I don't have a penis, but I'm totally relating to Frank because he is the main character and the narrator. I would say that the act of reading...which consists of the act of the reader bringing meaning to the novel (which perhaps *defines* reading in many ways)....makes gender boundaries blurred. That's a hypothesis...up for debate. I'm not saying that when I read my gender disappears, but that it isn't as concrete. I am the silent but active reader, in the fantasy land of my head, at times relating and at times not relating to the narrator and/or main character.

Probably just over half of the novels and non-fiction that I read is written by men and/or has a masculine first-person voice. I haven't had any problems relating to the male characters. Is this just me? I'm totally curious?

Dr.
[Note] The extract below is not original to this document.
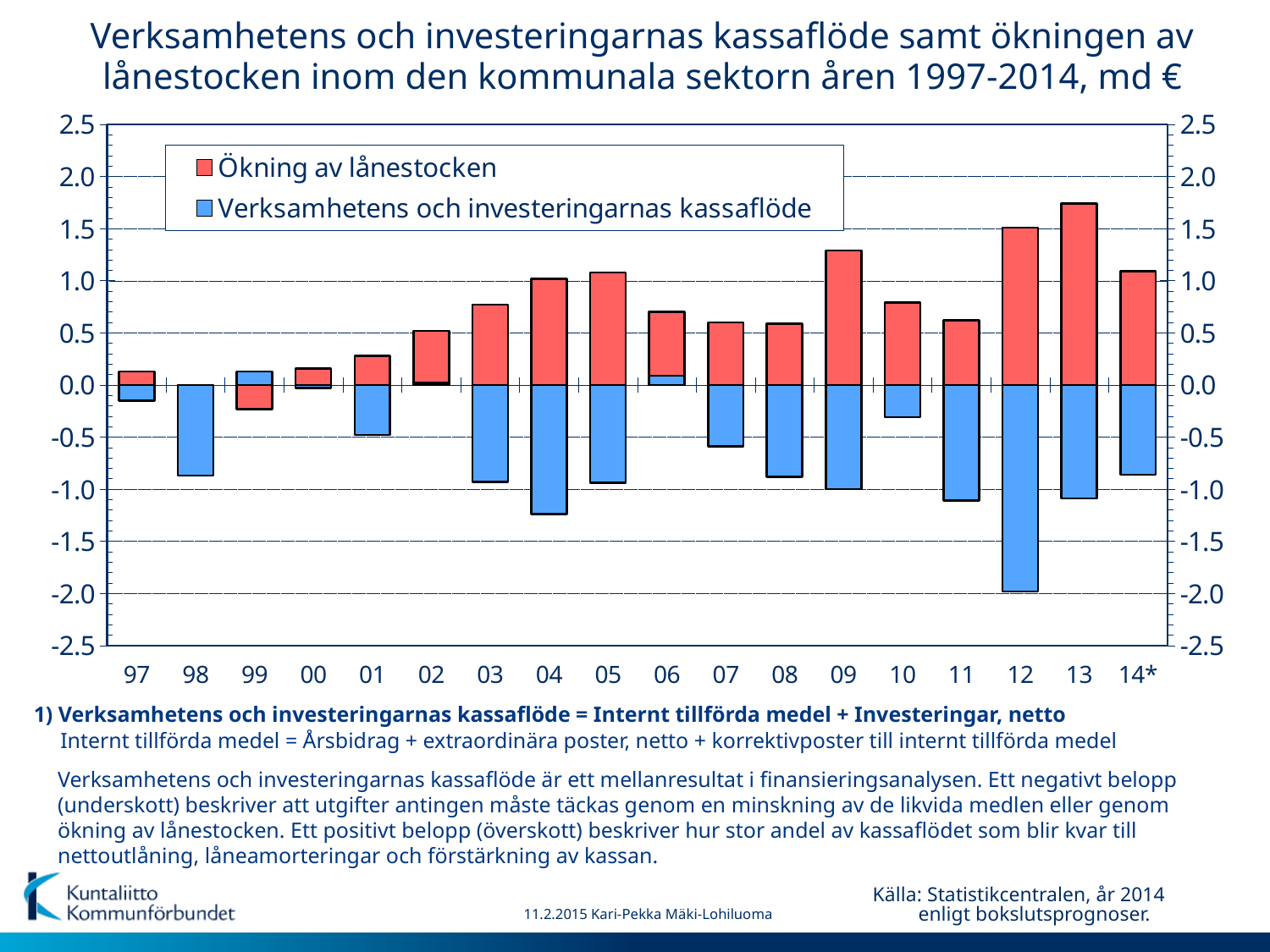
Which year has the larger value for Verksamhetens och investeringarnas kassaflöde, 11 or 12? 11 In which year is the value for Verksamhetens och investeringarnas kassaflöde lowest? 12 Which year has the larger value for Ökning av lånestocken, 12 or 13? 13 In which year is the value for Ökning av lånestocken highest? 13 Is the value for Verksamhetens och investeringarnas kassaflöde in 10 greater or less than -0.5? greater Is the value for Verksamhetens och investeringarnas kassaflöde in 12 greater or less than -1.5? less Is the value for Ökning av lånestocken in 09 greater or less than 1.0? greater What colour are the bars for Ökning av lånestocken? red How many series does the legend list? 2 How many years (categories) are shown on the x axis? 18 What kind of chart is shown on the slide? bar chart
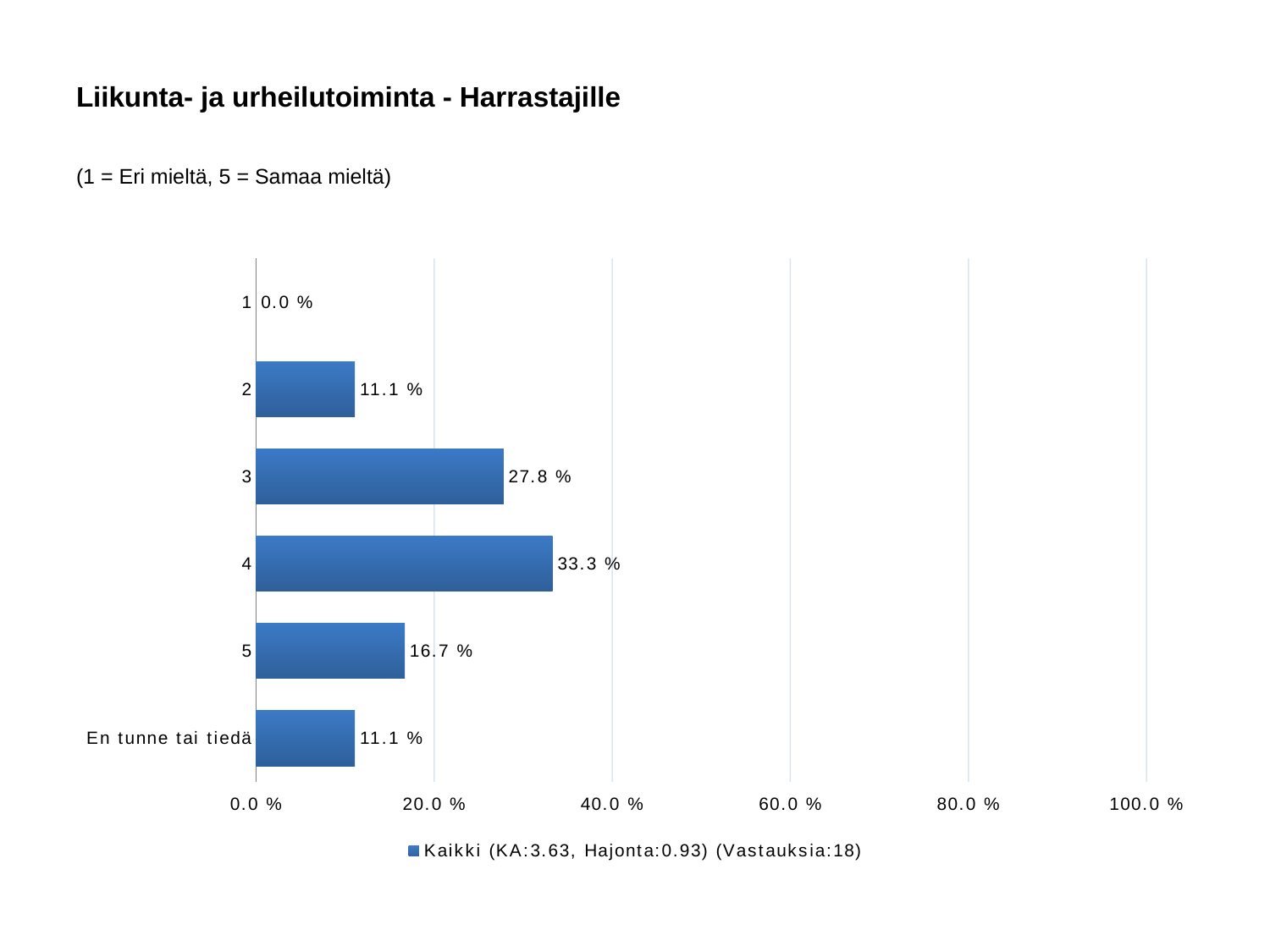
What is the difference between the values for category 4 and category 3? 5.5 % How many series does the legend list? 1 Which category has the highest value? 4 What is the value for category 4? 33.3 % What is the value for 'En tunne tai tiedä'? 11.1 % Is the value for category 4 greater or less than 40.0 %? less What is the value for category 3? 27.8 % Which is larger, the value for category 5 or the value for category 2? 5 What is the title of the slide? Liikunta- ja urheilutoiminta - Harrastajille How many categories are shown on the chart? 6 What kind of chart is shown on the slide? bar chart Which category has the lowest value? 1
S.A. Ogden said...

That's a very good follow-on to Maggie's Wednesday presentation.

For myself, I first read the "Anne of Green Gables" books when I was in grade three and I remember clearly absolutely loving them -- deeply deeply loving the character & the atmosphere. It is one of my "big" fiction experiences. I was also captivated by Elinor's plight in "Sense & Sensibility." As for the Brontes .... well, you know what I think about my county-women!

This agrees with "Kiki's" experience --I have no trouble relating to female characters. And as a literay scholar, I find much to commend the experiential mode of explanation; and at this stage of my academic development I am persuaded. To parade in "Big Theories" with support of massive ranks of threatening ordnance indeed cowers the inhabitants; but loses the invading force the honour of engaging the rustic inhabitants in free & amiable exchange of understanding.